Korea waits until after World Cup to legalize dog-eating

From ANIMAL PEOPLE, November 1999:

SEOUL, South Korea––Stalling
for time, the South Korean Ministry of
Agriculture and Forestry reported to the
National Assembly on September 27 that it
would not recommend legalizing the sale of
dog meat for human consumption until after
the 2002 World Cup soccer finals, to avoid
bringing on an international boycott.
Coming 10 days after a protest
against dog and cat eating embarrassed South
Korean president Kim Dae-jung on a visit to
meet Australian leaders in Sydney, the
Ministry of Agriculture and Forestry position
reprised the South Korean response to threats
of boycott issued by the International Fund for
Animal Welfare and other groups before the
1988 summer Olympic Games, held in Seoul.

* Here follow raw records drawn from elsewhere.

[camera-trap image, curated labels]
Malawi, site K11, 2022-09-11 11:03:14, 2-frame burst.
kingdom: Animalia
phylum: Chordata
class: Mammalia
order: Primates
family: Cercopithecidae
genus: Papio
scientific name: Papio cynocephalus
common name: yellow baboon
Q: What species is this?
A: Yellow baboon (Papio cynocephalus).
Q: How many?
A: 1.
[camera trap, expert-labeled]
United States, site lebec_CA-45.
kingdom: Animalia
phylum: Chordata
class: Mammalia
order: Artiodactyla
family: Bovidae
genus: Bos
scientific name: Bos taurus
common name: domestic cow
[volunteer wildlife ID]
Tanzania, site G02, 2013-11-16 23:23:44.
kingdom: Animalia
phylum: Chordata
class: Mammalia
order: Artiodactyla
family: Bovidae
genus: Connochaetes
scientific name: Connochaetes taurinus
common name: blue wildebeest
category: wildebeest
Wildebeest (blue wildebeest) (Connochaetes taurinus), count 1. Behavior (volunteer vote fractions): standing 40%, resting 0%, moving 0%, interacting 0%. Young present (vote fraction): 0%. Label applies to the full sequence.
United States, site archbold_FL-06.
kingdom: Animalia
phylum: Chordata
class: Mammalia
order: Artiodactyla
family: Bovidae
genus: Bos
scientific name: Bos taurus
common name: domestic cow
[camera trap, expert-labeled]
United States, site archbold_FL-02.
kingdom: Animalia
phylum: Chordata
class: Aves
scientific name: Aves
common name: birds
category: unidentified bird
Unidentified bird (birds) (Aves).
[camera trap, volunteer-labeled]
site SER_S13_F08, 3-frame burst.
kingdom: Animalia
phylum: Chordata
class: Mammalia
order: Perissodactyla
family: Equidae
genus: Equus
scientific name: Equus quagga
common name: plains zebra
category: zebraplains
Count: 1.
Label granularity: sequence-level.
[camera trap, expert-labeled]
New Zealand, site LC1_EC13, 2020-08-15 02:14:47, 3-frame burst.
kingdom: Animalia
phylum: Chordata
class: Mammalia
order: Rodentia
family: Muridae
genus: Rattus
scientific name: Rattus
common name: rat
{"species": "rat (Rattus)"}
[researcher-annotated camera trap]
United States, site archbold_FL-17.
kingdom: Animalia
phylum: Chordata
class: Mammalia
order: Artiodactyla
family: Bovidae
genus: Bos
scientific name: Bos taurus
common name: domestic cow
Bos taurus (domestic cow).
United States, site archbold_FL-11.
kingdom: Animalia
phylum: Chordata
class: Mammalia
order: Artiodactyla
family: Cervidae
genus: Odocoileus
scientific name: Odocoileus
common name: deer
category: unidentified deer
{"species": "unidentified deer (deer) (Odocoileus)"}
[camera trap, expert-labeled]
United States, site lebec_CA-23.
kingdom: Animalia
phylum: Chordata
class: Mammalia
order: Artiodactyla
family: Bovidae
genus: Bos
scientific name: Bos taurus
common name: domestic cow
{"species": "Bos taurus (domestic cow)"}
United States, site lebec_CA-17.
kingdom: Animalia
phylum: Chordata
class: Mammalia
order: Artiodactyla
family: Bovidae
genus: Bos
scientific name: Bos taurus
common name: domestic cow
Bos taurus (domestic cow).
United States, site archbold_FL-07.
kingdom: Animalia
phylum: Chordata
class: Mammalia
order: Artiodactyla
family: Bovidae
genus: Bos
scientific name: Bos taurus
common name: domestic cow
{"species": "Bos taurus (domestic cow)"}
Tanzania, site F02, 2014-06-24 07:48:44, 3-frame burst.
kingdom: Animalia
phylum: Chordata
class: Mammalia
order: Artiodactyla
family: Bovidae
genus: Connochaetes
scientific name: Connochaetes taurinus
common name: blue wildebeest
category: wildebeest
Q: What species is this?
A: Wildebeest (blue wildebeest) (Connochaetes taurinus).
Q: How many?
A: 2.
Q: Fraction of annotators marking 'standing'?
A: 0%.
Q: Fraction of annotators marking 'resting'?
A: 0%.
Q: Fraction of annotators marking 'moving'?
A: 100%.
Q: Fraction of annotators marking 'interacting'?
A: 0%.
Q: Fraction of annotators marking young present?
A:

Six times in the preceding 10 years,
South Korean officials pledged to ban dog-eating,
and sometimes pledged to ban cat-eating
too. Each time, however, the pledge went no
farther than moving dog-and-cat meat sales
away from tourist venues. Despite a loose prohibition
on selling “unsightly” food, consumption
of both dogs and cats reportedly increased.
Ministry of Agriculture and Forestry
poundage data indicates that South Koreans
now eat as many as three million dogs per
year. A recent newspaper call-in poll reportedly
found that dog meat is the fifth most popular
form of flesh consumed by South Koreans,
albeit much less popular than fish, poultry,
pork, and beef. About 80% of respondents
apparently favored a proposal by opposition
legislator Kim Hong Sin to add dogs to the list
of livestock recognized for legal commercial
slaughter, but just 27.5%, believed to be
mostly middle-aged and older men, admitted
that they often eat dog meat.
Young respondents and women––
not proportionately represented––were said to
mostly oppose dog-eating.
Of the 45 million South Koreans,
about half are under age 25. The newspaper
poll data is therefore at best a shaky indicator
of public opinion. A probably still more representative
1993 IFAW-funded survey found
that 90% of Koreans agreed that animals have
feelings and emotions; 59% favored effective
humane laws; and 86% considered the usual
method of killing dogs for meat to be cruel.
Korean dog and cat killing for meat
is brutal even by Third World slaughter standards.
Dogs tend to be beaten for up to an
hour, killed by slow hanging, and dehaired by
blowtorch while still alive. The object is to
saturate their remains with adrenalin, which is
believed to impart “manly” qualities to the
consumers. Cats are often boiled alive, supposedly
improving the value of their liquified
remains as a tonic for elderly women.
Global awareness of the Korean
practices has soared in 1999 through the
Internet efforts of the Korean Animal
Protection Society, International Aid to
Korean Animals, Korea Animals Hope, and
Anti-Dogmeat Movement Headquarters. Each
project is led and chiefly funded by Koreans.
IFAW weighed in with a September
mailing citing a May 1999 Associated Press
expose of dog-eating in Seoul.
Comedian Jay Leno, hosting the
Tonight Show, drew further attention to dogeating
with an early October routine which
may have offended anti-dog-eating activists
more than it irritated the Korean government.
Dog-eating elsewhere in Asia is
chiefly associated with ethnic Chinese
enclaves––and remains common in China,
too, as IFAW Beijing representative Grace
Gabriel reminded the world via fax and e-mail
in mid-September after the People’s Daily
reported on a Ministry of Agriculture scheme
to obtain and breed St. Bernards for human
consumption. (See page 5.)
Other recent news about dogs in
China, approaching the 50th anniversary of
the Communist takeover of government, was
mostly just as dismal. “Animal control commissars,
fearing rabies, beat dogs to death on
the spot if their owners failed to produce proper
papers,” the October 11 edition of
Newsweek reported.
But, at request of French actressturned-activist
Brigitte Bardot, Chinese president
Jiang Zemin in August banned feeding
live calves to African lions as an attraction at
the Beijing Badaling Wild Animal World.
Whether the ban will be obeyed will
require follow-up monitoring to determine.
The Animal Protection Institute exposed
essentially the same practice at a different
Chinese zoo in 1996. The management
claimed to have stopped it after being contacted
by expose author Keith Lyons, but that the
promise was kept has not been confirmed.
Meanwhile, Bardot said, Jiang
Zemin’s responsiveness gave her “huge comfort.”
She then asked him to act equally firmly
on behalf of bears kept caged at bile farms
with tubes in their stomachs, wildlife killed
for body parts, and dogs who are eaten.